╭─ EXTRACTED TEXT

And don't be fooled by the "prize",either,because the "winner' will not be running any multi-million dollar resort in Vegas.Large venues like that don't staff their kitchens via television contests where the contestants are a "night club chef" [fry cook],a nanny,a pastry chef who couldn't even make crepes and a Waffle House line cook.

These people can't make it through a simple dinner service without screwing up,and you mean to tell me that they'd be qualified to run a resort? Dream on!

Last year with the Red Rock Resort,I found an article online from the Vegas Trade commission and the press release clearly stated that the winner would get a "position suitable to their skill level".The Exec Chef of Red Rock [forgot his name!] is a CMC.I posted the article on the ****'s Kitchen messageboard and it was prompty removed and I was banned from the boards.The winner [Heather?] works under the Executive Room Chef,which means she's got at least a half dozen chefs above her;she ain't running squat.

╰─

REQUESTS:
**1.** Rewrite the stretch of the forum post about the TV cooking contest from "And don't be" through "resort? Dream on!", changing "resort" to "hotel".
**2.** Write the next part of the forum post about the TV cooking contest, picking up after its final sentence.

╭─ DATASET CONTENT

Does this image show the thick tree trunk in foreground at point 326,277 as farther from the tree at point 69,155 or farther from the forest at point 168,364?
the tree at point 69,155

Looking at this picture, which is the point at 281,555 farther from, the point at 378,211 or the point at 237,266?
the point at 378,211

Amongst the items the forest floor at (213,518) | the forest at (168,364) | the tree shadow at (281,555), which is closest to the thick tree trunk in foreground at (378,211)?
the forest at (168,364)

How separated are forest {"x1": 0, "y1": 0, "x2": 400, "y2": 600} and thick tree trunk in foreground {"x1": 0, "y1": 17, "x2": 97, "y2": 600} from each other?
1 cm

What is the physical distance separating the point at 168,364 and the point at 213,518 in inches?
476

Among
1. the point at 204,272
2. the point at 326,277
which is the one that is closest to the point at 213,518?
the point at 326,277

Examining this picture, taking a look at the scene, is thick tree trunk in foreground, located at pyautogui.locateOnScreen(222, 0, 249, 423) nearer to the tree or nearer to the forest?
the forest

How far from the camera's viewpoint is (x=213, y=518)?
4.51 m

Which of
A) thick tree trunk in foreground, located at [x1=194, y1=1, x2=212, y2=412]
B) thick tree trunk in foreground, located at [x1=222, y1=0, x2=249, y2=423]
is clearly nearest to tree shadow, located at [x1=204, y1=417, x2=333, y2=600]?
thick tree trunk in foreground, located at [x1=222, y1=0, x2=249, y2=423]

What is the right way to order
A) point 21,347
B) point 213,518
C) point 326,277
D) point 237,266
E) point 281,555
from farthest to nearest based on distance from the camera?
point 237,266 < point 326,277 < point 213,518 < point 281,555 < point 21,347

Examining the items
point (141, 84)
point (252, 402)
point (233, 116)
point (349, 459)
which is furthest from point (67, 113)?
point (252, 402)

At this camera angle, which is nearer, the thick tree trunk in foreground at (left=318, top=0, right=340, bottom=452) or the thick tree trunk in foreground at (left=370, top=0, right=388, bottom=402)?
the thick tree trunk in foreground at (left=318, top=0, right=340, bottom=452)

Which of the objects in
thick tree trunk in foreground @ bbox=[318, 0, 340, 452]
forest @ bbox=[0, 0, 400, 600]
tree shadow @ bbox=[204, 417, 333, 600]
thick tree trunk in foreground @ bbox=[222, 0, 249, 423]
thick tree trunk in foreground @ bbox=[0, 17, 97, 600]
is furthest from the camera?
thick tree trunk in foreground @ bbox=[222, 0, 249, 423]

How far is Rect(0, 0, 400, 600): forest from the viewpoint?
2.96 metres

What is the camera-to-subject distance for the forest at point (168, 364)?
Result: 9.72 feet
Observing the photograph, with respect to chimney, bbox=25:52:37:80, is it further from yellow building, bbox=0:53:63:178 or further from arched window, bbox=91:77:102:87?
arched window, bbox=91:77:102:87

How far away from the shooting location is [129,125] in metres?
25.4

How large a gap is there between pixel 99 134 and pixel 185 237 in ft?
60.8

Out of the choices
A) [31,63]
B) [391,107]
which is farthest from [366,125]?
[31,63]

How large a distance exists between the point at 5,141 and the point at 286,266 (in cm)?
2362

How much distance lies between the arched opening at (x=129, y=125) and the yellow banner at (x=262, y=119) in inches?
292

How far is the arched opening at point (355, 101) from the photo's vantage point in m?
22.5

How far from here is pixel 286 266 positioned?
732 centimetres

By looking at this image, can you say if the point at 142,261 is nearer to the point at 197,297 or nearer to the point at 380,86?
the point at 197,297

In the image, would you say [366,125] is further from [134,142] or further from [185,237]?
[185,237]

╰─

ANSWERS TO THE TASKS:
**1.**
And don't be fooled by the "prize",either,because the "winner' will not be running any multi-million dollar hotel in Vegas.Large venues like that don't staff their kitchens via television contests where the contestants are a "night club chef" [fry cook],a nanny,a pastry chef who couldn't even make crepes and a Waffle House line cook.

These people can't make it through a simple dinner service without screwing up,and you mean to tell me that they'd be qualified to run a hotel? Dream on!

**2.**
C'mon,these fools are running around without hairnets or hats,I don't see a sanitizer bucket anywhere,the food they put out for tastings are no better than a student in Skills 1 class and the "customers" are SAG members trying to get their 10 seconds of fame...

Shows like this are entertaining,but they make our profession look like a joke.


----------



## atltournant (Apr 24, 2007)

"Executive Chef" can be a rather nebulous term and does not imply skill.His lack of professionalism and immaturity speak volumes to me.

He could be an Exec of some privately-owned place,because I doubt it is anywhere of any respectable reputation.


----------



## chrose (Nov 20, 2000)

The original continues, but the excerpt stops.